If Python is not your language, and it is R, you may want to have a look at our R on Apache Spark (SparkR) notebooks instead. Additionally, if your are interested in being introduced to some basic Data Science Engineering, you might find these series of tutorials interesting. There we explain different concepts and applications using Python and R.

Instructions

A good way of using these notebooks is by first cloning the repo, and then starting your own IPython notebook/Jupyter in pySpark mode. For example, if we have a standalone Spark installation running in our localhost with a maximum of 6Gb per node assigned to IPython:

MASTER="spark://127.0.0.1:7077" SPARK_EXECUTOR_MEMORY="6G" IPYTHON_OPTS="notebook --pylab inline" ~/spark-1.5.0-bin-hadoop2.6/bin/pyspark

Notice that the path to the pyspark command will depend on your specific installation. So as requirement, you need to have Spark installed in the same machine you are going to start the IPython notebook server.

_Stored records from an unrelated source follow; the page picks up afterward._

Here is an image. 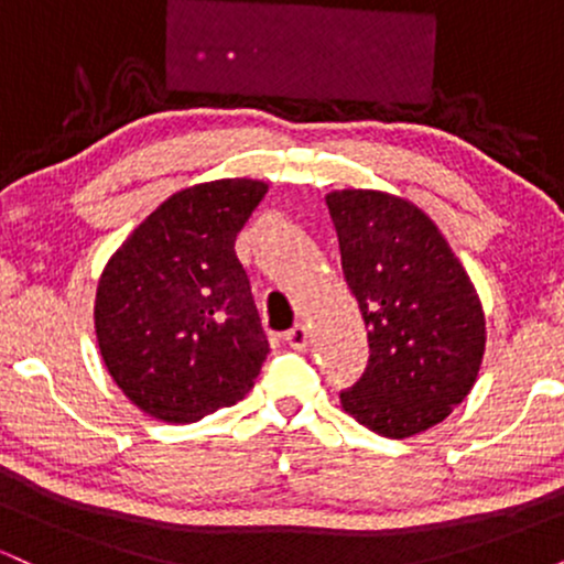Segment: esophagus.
<instances>
[{"label":"esophagus","mask_w":564,"mask_h":564,"mask_svg":"<svg viewBox=\"0 0 564 564\" xmlns=\"http://www.w3.org/2000/svg\"><path fill=\"white\" fill-rule=\"evenodd\" d=\"M307 328H304L302 323H296L294 328H289V332L283 334V341H286L291 349H304L307 347Z\"/></svg>","instance_id":"1"}]
</instances>
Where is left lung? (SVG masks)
Segmentation results:
<instances>
[{
  "label": "left lung",
  "instance_id": "1",
  "mask_svg": "<svg viewBox=\"0 0 564 564\" xmlns=\"http://www.w3.org/2000/svg\"><path fill=\"white\" fill-rule=\"evenodd\" d=\"M345 281L368 336V366L341 408L381 437L443 422L475 387L485 313L445 236L411 200L347 187L326 196Z\"/></svg>",
  "mask_w": 564,
  "mask_h": 564
}]
</instances>
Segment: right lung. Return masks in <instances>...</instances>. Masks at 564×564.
<instances>
[{"label":"right lung","instance_id":"1","mask_svg":"<svg viewBox=\"0 0 564 564\" xmlns=\"http://www.w3.org/2000/svg\"><path fill=\"white\" fill-rule=\"evenodd\" d=\"M262 180L172 193L102 268L95 334L119 390L166 424L200 422L254 387L270 347L236 257Z\"/></svg>","mask_w":564,"mask_h":564}]
</instances>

For more Spark options see here. In general it works the rule of passing options described in the form spark.executor.memory as SPARK_EXECUTOR_MEMORY when calling IPython/pySpark.

Datasets

We will be using datasets from the KDD Cup 1999. The results of this competition can be found here.

References

The reference book for these and other Spark related topics is:

  • Learning Spark by Holden Karau, Andy Konwinski, Patrick Wendell, and Matei Zaharia.

Notebooks

The following notebooks can be examined individually, although there is a more or less linear 'story' when followed in sequence. By using the same dataset they try to solve a related set of tasks with it.

RDD creation

About reading files and parallelize.

RDDs basics

A look at map, filter, and collect.

Sampling RDDs

RDD sampling methods explained.

RDD set operations

Brief introduction to some of the RDD pseudo-set operations.

Data aggregations on RDDs

RDD actions reduce, fold, and aggregate.

Working with key/value pair RDDs

How to deal with key/value pairs in order to aggregate and explore data.

MLlib: Basic Statistics and Exploratory Data Analysis

A notebook introducing Local Vector types, basic statistics in MLlib for Exploratory Data Analysis and model selection.

MLlib: Logistic Regression

Labeled points and Logistic Regression classification of network attacks in MLlib. Application of model selection techniques using correlation matrix and Hypothesis Testing.

MLlib: Decision Trees

Use of tree-based methods and how they help explaining models and feature selection.

Spark SQL: structured processing for Data Analysis

In this notebook a schema is inferred for our network interactions dataset. Based on that, we use Spark's SQL DataFrame abstraction to perform a more structured exploratory data analysis.

Applications

Beyond the basics. Close to real-world applications using Spark and other technologies.

Olssen: On-line Spectral Search ENgine for proteomics

Same tech stack this time with an AngularJS client app.

An on-line movie recommendation web service

This tutorial can be used independently to build a movie recommender model based on the MovieLens dataset. Most of the code in the first part, about how to use ALS with the public MovieLens dataset, comes from my solution to one of the exercises proposed in the CS100.1x Introduction to Big Data with Apache Spark by Anthony D. Joseph on edX, that is also publicly available since 2014 at Spark Summit.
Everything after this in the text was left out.